### REQUIREMENT
Please rewrite the items below, replacing every "beige wall" with "cream wall" and leaving everything else unchanged. Leave the pictures out of your version.

### DATASET ENTRIES
•••

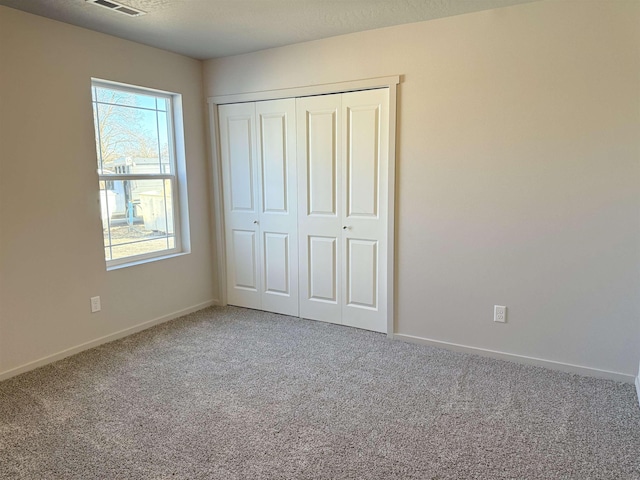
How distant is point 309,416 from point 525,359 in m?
1.61

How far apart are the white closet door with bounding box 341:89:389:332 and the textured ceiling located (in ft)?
1.78

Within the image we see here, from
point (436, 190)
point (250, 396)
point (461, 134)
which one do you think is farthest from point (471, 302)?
point (250, 396)

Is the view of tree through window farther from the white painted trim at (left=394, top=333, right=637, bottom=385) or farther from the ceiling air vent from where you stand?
the white painted trim at (left=394, top=333, right=637, bottom=385)

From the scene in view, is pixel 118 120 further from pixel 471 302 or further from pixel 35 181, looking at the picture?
pixel 471 302

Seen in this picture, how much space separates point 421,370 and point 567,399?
85cm

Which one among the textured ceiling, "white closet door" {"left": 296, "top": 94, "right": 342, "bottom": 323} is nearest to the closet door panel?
"white closet door" {"left": 296, "top": 94, "right": 342, "bottom": 323}

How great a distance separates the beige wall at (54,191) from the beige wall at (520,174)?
1.76m

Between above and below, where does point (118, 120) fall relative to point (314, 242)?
above

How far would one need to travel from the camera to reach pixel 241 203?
4137mm

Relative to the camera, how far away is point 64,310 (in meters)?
3.15

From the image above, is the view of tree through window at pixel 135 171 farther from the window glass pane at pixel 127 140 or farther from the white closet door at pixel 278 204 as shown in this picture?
the white closet door at pixel 278 204

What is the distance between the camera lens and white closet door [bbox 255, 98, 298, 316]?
379 cm

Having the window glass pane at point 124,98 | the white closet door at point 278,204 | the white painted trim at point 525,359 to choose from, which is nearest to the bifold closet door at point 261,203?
the white closet door at point 278,204

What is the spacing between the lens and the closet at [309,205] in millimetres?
3453
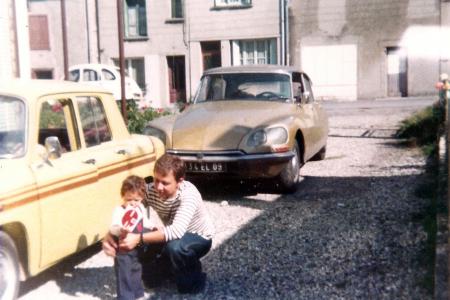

•••

### EXERCISE RESPONSE
How distant is point 309,416 from point 525,359 in m?
1.61

How far apart are the white closet door with bounding box 341:89:389:332 and the textured ceiling located (in ft)?
1.78

Within the image we see here, from
point (436, 190)
point (250, 396)
point (461, 134)
which one do you think is farthest from point (471, 302)?
point (250, 396)

Is the view of tree through window farther from the white painted trim at (left=394, top=333, right=637, bottom=385) or farther from the ceiling air vent from where you stand?
the white painted trim at (left=394, top=333, right=637, bottom=385)

From the scene in view, is pixel 118 120 further from pixel 471 302 or further from pixel 35 181, looking at the picture?
pixel 471 302

Seen in this picture, how much space separates point 421,370 and point 567,399?
85cm

Which one among the textured ceiling, "white closet door" {"left": 296, "top": 94, "right": 342, "bottom": 323} is nearest to the closet door panel?
"white closet door" {"left": 296, "top": 94, "right": 342, "bottom": 323}

How great a distance separates the cream wall at (54,191) from the cream wall at (520,174)?
1.76m

Between above and below, where does point (118, 120) fall relative to point (314, 242)?
above

How far would one need to travel from the camera to reach pixel 241 203?
4137mm

Relative to the camera, how far away is point 64,310 (in meters)?
3.15

From the image above, is the view of tree through window at pixel 135 171 farther from the window glass pane at pixel 127 140 or farther from the white closet door at pixel 278 204 as shown in this picture?
the white closet door at pixel 278 204

What is the distance between the camera lens and white closet door [bbox 255, 98, 298, 316]?
379 cm

Having the window glass pane at point 124,98 | the white closet door at point 278,204 | the white painted trim at point 525,359 to choose from, which is nearest to the bifold closet door at point 261,203?
the white closet door at point 278,204

What is the spacing between the lens and the closet at [309,205] in millimetres?
3453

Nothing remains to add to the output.